(Beginning of Passage)

Neutrophil membrane-derived nanoparticle loading TLR7 agonists augments radiotherapy efficacy and boosts abscopal effect via regulating tumor microenvironment

Abstract

Abstract Background Increasing evidence indicates that radiotherapy (RT) has synergistic inhibitory efficiency with immunotherapy agents in multiple cancers and enhances abscopal effects by regulating the innate immune response, which was further investigated in this study. Neutrophils are recruited in radiated tumors. Therefore, neutrophil membrane-coated nanoparticles potentially deliver R837 (Toll-like receptor 7 agonist) to radiated tumors. Methods A novel nanoparticle R837@PLGA@Neu was prepared by initially assembling PLGA (poly (lactic-co-glycolic acid)) with R837 (TLR7 agonist) into R837@PLGA followed by coating with neutrophil membrane. Characterizations of R837@PLGA@Neu were performed. Tumor targeting efficiency was evaluated by in vivo fluorescent imaging of CT26-bearing mice. Treatments of R837@PLGA@Neu combined with RT were carried out in unilateral and bilateral CRC tumor-bearing mice, followed by validations of immune cells in tumors by flow cytometry. Results The characteristics of R837@PLGA@Neu were well identified, and it was confirmed to have high uptake ability and low cytotoxicity in colorectal cancer (CRC) cells in vitro, as well as its strong tumor-targeting efficiency in vivo in CRC tumor-bearing mice. The exciting findings were that R837@PLGA@Neu combined with RT exerted prominent tumor inhibition not only in radiated tumors, but also in distant tumors without RT, suggesting its enhancement of the efficacy and abscopal effect of RT. The possible underlying mechanisms were remodeling of the tumor microenvironment by triggering mature dendritic cells and CD8+ T cells. Conclusion In summary, our findings suggested that neutrophil membrane-derived nanoparticle R837@PLGA@Neu with high uptake ability and low cytotoxicity showed strong tumor-targeting efficiency, and combination with RT had a promising effect in CT26-bearing mice via immune cell regulation. Our results provide a probable combination strategy for CRC treatment.

(End of Passage)
(Beginning of Information supplied)

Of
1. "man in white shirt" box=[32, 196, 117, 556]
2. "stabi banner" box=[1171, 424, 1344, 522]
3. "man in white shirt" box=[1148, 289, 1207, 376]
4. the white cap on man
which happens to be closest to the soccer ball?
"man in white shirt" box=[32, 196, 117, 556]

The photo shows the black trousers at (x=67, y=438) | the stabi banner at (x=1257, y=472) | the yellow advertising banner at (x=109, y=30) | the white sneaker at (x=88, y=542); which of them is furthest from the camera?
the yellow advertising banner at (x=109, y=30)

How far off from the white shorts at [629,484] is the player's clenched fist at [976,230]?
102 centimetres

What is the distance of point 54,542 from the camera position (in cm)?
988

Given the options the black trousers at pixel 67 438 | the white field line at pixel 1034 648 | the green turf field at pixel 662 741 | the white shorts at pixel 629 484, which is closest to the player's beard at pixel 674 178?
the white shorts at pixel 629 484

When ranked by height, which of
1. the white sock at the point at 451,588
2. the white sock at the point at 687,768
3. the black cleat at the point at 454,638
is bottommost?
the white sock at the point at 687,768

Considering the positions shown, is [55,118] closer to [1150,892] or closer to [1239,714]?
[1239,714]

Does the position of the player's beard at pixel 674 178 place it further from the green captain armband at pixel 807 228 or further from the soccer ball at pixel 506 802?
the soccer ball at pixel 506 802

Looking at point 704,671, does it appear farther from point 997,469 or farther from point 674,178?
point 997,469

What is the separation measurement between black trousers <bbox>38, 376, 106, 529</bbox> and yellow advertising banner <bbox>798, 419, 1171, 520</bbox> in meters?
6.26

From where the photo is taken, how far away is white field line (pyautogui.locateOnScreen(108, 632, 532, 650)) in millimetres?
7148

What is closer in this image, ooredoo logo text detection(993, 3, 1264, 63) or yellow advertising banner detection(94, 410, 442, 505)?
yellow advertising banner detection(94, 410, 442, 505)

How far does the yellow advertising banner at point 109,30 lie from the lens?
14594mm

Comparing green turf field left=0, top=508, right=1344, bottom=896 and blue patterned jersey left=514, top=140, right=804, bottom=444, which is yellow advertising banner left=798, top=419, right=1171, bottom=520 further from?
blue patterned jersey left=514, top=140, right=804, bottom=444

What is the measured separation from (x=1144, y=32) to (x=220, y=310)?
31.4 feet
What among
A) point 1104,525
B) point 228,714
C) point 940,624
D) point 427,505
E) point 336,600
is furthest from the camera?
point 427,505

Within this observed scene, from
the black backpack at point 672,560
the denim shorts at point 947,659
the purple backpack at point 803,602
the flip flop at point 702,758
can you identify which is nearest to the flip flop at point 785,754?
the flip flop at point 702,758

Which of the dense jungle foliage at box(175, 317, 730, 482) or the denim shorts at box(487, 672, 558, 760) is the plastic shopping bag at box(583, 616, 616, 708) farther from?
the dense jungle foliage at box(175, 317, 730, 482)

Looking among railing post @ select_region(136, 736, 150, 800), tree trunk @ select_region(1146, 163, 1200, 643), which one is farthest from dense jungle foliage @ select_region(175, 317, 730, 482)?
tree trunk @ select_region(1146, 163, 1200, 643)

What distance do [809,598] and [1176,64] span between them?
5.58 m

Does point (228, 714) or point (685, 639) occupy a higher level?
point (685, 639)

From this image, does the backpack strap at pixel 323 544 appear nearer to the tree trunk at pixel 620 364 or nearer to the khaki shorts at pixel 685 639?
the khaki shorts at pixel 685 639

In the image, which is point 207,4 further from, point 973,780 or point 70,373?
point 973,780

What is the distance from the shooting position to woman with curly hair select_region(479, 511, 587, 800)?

(End of Information supplied)

* Task item A *
In the abstract, what was R837 first assembled with to form R837@PLGA?
* Task item B *
Decide whether each statement agrees with the abstract, answering yes or no and quoting the words that settle it: (i) Tumor targeting efficiency was checked by in vivo fluorescent imaging of CT26-bearing mice. (ii) R837@PLGA@Neu showed high cytotoxicity in colorectal cancer cells in vitro. (iii) R837@PLGA@Neu combined with RT inhibited only the tumors that received radiation.
* Task item C *
Translate this sentence from the abstract into Spanish: "The possible underlying mechanisms were remodeling of the tumor microenvironment by triggering mature dendritic cells and CD8+ T cells."

* Task answer A *
PLGA (poly (lactic-co-glycolic acid)).

* Task answer B *
(i) Yes: "Tumor targeting efficiency was evaluated by in vivo fluorescent imaging of CT26-bearing mice."
(ii) No: "low cytotoxicity in colorectal cancer (CRC) cells in vitro"
(iii) No: "not only in radiated tumors, but also in distant tumors without RT"

* Task answer C *
Los posibles mecanismos subyacentes fueron la remodelación del microambiente tumoral mediante la activación de células dendríticas maduras y células T CD8+.